Locally known artist Zena Limerick provided entertainment with a selection of patriotic songs, including “The Battle Hymn of the Republic,” “My Country ‘Tis of Thee” and the perennial favorite, “God Bless the USA.”
After the meal, club members Cathy Clearman, Robin Doerner, and siblings Doreen Daniels and Kevin Salvo presented a memorial photo exhibit of family military members. Doerner requested guests and members to introduce themselves and share their family history of military involvement.

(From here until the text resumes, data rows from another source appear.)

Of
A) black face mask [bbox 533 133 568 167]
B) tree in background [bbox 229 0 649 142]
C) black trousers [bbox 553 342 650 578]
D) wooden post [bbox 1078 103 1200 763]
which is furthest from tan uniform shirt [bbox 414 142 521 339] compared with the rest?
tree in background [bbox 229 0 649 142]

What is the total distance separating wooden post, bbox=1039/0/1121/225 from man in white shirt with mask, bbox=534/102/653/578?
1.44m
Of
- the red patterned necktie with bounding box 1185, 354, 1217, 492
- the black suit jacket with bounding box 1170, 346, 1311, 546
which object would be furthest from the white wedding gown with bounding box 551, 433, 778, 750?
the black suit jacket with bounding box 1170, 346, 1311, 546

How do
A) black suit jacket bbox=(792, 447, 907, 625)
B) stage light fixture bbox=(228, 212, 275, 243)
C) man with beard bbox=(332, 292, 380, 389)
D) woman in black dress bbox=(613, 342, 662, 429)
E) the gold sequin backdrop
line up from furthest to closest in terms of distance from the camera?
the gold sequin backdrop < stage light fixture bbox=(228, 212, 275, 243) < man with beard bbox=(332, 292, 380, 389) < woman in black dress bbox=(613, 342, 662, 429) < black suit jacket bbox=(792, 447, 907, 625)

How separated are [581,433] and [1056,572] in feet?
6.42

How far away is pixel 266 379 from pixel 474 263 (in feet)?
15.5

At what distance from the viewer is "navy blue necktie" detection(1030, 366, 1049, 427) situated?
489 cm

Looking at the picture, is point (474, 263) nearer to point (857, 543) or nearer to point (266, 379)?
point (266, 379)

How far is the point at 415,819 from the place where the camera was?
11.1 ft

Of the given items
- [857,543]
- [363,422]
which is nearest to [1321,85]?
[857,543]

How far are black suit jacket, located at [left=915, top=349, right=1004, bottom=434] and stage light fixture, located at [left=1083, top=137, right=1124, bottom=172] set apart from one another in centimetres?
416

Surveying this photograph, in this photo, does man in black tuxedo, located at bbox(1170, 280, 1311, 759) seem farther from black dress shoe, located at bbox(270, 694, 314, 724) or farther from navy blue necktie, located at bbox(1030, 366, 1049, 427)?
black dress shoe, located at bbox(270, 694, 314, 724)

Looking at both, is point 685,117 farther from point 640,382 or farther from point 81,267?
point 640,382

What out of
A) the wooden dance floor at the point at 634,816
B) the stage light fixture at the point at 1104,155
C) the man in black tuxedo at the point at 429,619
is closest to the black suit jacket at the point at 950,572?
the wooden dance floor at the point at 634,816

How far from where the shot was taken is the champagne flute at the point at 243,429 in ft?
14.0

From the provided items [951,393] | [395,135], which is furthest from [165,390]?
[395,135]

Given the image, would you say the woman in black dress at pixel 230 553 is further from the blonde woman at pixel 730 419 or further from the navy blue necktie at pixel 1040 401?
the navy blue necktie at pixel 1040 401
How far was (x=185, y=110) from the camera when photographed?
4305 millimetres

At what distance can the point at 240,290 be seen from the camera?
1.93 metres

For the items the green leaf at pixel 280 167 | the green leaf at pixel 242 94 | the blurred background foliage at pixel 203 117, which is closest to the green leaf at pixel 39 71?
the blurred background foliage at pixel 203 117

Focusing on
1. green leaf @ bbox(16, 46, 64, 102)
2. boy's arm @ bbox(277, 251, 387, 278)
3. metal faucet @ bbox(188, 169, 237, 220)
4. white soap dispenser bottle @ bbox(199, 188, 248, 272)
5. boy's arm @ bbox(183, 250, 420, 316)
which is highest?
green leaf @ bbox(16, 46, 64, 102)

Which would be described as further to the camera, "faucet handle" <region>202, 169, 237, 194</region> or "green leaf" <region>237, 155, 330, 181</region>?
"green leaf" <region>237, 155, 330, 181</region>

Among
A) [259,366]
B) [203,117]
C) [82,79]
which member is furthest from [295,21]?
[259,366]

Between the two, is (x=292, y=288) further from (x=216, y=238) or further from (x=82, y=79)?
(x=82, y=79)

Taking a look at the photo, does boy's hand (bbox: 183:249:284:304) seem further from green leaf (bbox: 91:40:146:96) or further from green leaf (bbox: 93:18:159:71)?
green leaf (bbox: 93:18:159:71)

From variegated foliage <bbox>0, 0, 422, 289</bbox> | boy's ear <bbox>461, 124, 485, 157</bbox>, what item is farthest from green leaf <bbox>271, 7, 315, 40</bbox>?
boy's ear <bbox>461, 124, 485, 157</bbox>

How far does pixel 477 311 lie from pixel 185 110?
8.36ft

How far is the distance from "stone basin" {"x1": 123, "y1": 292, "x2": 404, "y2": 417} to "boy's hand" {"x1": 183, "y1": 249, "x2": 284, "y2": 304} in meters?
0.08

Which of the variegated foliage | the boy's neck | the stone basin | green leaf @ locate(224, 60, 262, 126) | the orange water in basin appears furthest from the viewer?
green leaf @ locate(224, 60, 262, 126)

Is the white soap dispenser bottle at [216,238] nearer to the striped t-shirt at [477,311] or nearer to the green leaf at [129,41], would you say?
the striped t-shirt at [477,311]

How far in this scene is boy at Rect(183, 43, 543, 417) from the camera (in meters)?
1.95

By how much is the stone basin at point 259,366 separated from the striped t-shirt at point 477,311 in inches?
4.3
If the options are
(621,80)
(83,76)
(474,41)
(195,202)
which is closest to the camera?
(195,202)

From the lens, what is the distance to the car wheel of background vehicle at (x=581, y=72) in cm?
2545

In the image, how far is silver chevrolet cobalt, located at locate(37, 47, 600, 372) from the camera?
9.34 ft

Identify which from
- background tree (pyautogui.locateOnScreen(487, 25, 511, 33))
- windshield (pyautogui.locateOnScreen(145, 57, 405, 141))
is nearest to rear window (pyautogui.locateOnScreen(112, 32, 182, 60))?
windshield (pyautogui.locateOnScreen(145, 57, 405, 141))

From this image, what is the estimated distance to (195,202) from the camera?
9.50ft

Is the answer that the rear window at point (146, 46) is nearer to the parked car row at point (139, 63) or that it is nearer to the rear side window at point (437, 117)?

There were more than 600 years of military service represented by family members in the room.
Door prizes were presented to each guest as the evening ended on somber but thought-provoking memories.
Sponsors and clubs represented were: Judy Welge, Northeast CDC, John and Ann Watts, sponsors; William and Rachel Jones, Mississippi Farm Bureau and Northeast CDC; Drucille Fisher and Rae Carol Enzor, Long Creek, CDC; Carolyn Smith, State Games of Mississippi; Shawntel Stamper, Great Southern Bank; Robin Shelton, Trustmark Bank; Whitney Hodges, tax assessor’s office; Jo Ann Kimbrell, CDC Council president; Annette Palmer and Shirley Hutchinson, Suqualena CDC; Beverly Issacs and Bob Huff, Community Bank; Linda Cook and Faye Houston, Collinsville CDC; Kay Poole, Meridian Coca-Cola; Frank and Stacy Weins, Regions Bank and Lauderdale County Chancery Court; and Jimmy Slay.
• Submitted by Cathy Clearman, secretary/reporter.